*YOUR TASK*. Change every "cabinet door" in the data below to "cupboard door" and reproduce the data otherwise unchanged. Leave the pictures out of your answer.

*DATA SUPPLIED*.
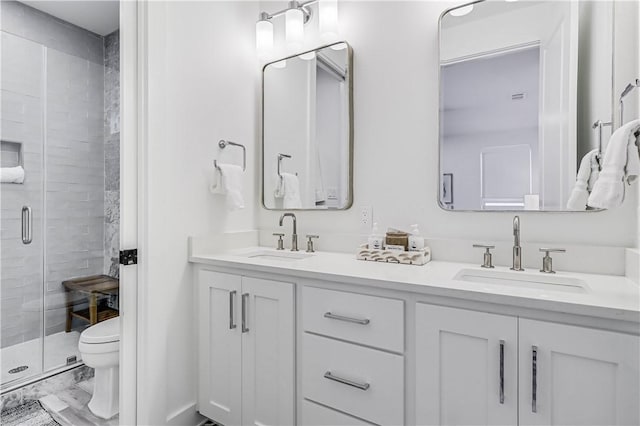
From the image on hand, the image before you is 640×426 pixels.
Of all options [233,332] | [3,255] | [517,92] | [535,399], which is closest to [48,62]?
[3,255]

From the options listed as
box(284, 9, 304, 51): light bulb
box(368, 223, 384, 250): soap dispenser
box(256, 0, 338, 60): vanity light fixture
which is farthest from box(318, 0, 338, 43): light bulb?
box(368, 223, 384, 250): soap dispenser

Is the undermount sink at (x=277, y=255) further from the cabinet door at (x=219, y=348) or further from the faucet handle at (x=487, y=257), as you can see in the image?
the faucet handle at (x=487, y=257)

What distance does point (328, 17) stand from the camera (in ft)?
6.01

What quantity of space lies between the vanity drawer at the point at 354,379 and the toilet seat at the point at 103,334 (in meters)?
0.91

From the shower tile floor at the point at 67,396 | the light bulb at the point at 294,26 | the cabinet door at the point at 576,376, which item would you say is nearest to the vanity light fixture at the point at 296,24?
the light bulb at the point at 294,26

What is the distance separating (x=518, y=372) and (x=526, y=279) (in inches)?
17.5

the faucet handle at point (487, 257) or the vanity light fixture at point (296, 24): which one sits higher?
the vanity light fixture at point (296, 24)

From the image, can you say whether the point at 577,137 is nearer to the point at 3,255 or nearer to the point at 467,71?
the point at 467,71

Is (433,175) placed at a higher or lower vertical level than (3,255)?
higher

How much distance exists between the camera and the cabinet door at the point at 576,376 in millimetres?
826

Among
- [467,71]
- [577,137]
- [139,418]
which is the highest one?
[467,71]

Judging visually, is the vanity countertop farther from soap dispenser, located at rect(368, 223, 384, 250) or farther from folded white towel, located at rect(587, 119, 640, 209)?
folded white towel, located at rect(587, 119, 640, 209)

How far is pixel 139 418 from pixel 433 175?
5.81 ft

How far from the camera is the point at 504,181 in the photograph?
144 cm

*SOLUTION FOR THIS TASK*.
From the image on hand, the image before you is 640×426 pixels.
Of all options [233,332] | [3,255] | [517,92] | [535,399], which is closest to [48,62]?
[3,255]

From the options listed as
box(284, 9, 304, 51): light bulb
box(368, 223, 384, 250): soap dispenser
box(256, 0, 338, 60): vanity light fixture
which is farthest from box(318, 0, 338, 43): light bulb?
box(368, 223, 384, 250): soap dispenser

Is the undermount sink at (x=277, y=255) further from the cupboard door at (x=219, y=348) or further from the faucet handle at (x=487, y=257), as you can see in the image?
the faucet handle at (x=487, y=257)

What distance does point (328, 17) stand from the camera (in ft)?
6.01

What quantity of space lies between the vanity drawer at the point at 354,379 and the toilet seat at the point at 103,334 (in meters)?
0.91

From the shower tile floor at the point at 67,396 | the light bulb at the point at 294,26 | the cupboard door at the point at 576,376, which item would you say is nearest to the vanity light fixture at the point at 296,24?
the light bulb at the point at 294,26

What is the distance separating (x=518, y=372) and (x=526, y=279) (in inches)?
17.5

the faucet handle at point (487, 257) or the vanity light fixture at point (296, 24): which one sits higher?
the vanity light fixture at point (296, 24)

From the image, can you say whether the point at 577,137 is nearer to the point at 3,255 or nearer to the point at 467,71?
the point at 467,71

Is (433,175) placed at a higher or lower vertical level than (3,255)?
higher

How much distance exists between the camera and the cupboard door at the point at 576,376 in millimetres?
826

Among
- [467,71]
- [577,137]
- [139,418]
which is the highest one?
[467,71]

Judging visually, is the vanity countertop farther from soap dispenser, located at rect(368, 223, 384, 250) or farther from folded white towel, located at rect(587, 119, 640, 209)?
folded white towel, located at rect(587, 119, 640, 209)

How far is pixel 139 418 from pixel 433 175?
5.81 ft

How far from the camera is the point at 504,181 in the photograph?
144 cm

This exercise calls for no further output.